Operational resilience is a UK regulated firm's ability to prevent, adapt to, respond to, recover from and learn from operational disruptions. Under the FCA and PRA framework (Policy Statement PS21/3), firms must identify important business services, set impact tolerances, and stay within them through severe but plausible disruption.

Operational resilience in the UK financial services context refers to the ability of a regulated firm to prevent, adapt to, respond to, recover from and learn from operational disruptions. The FCA and PRA’s operational resilience framework (Policy Statement PS21/3, in force from March 2022) requires firms to identify their important business services, set impact tolerances for each service, and be able to remain within those tolerances through severe but plausible disruption. Firms were required to have mapped and tested their resilience by March 2025.

Why operational resilience matters

The FCA’s expectation is that resilience is a question of when, not if, disruption occurs. Firms that cannot remain within their impact tolerances during a disruption may face regulatory action. The 2025 implementation deadline means many firms are now in an ongoing monitoring and improvement phase.

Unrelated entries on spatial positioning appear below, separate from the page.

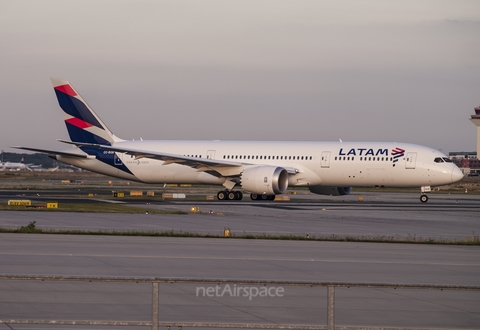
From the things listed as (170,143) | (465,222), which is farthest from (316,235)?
(170,143)

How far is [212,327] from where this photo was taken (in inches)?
363

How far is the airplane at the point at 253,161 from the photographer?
4684 cm

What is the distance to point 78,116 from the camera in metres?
52.9

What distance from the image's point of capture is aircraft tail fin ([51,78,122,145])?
52.8 m

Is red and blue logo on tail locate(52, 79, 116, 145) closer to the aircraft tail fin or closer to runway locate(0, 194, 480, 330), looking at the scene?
the aircraft tail fin

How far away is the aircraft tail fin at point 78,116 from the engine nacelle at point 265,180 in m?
12.6

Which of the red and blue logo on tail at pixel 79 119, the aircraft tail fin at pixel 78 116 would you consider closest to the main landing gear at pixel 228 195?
the red and blue logo on tail at pixel 79 119

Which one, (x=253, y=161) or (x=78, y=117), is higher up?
(x=78, y=117)

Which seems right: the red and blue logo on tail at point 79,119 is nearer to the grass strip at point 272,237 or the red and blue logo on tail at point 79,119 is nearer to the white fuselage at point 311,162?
the white fuselage at point 311,162

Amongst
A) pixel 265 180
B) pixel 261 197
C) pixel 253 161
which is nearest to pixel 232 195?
pixel 261 197

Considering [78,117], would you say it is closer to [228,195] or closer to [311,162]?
[228,195]

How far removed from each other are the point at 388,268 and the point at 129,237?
9181mm

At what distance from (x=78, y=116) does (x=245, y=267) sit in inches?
1531

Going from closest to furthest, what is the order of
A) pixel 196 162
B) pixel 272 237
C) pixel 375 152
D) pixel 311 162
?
pixel 272 237 → pixel 375 152 → pixel 196 162 → pixel 311 162
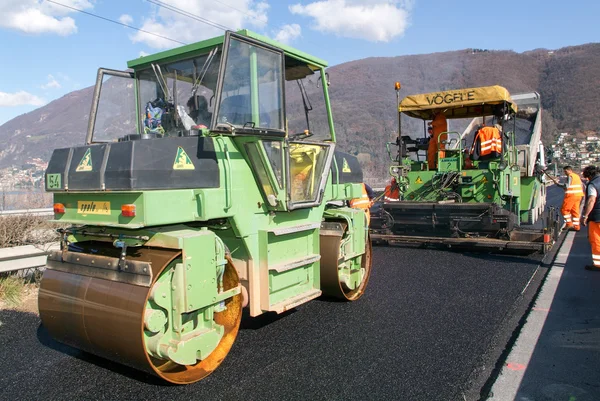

Operational resilience overlaps with cyber security and business continuity but is broader than both: it takes a customer- and market-outcome view of disruption from any cause, including third-party and technology failures.

Who it applies to

Banks, building societies, PRA-designated investment firms, insurers, and enhanced-scope solo-regulated FCA firms. In practice, all large regulated firms.

Cyber security and SYSC.

Frequently asked questions

What is operational resilience in financial services?
Operational resilience is a UK regulated firm's ability to prevent, adapt to, respond to, recover from and learn from operational disruptions. Under the FCA and PRA framework in Policy Statement PS21/3, firms must identify their important business services, set impact tolerances for each, and remain within those tolerances through severe but plausible disruption.
What are impact tolerances?
An impact tolerance is the maximum tolerable level of disruption to an important business service, expressed as a measure such as time. Under the FCA and PRA operational resilience rules, firms must set an impact tolerance for each important business service and demonstrate they can remain within it during severe but plausible scenarios, having tested their resilience by March 2025.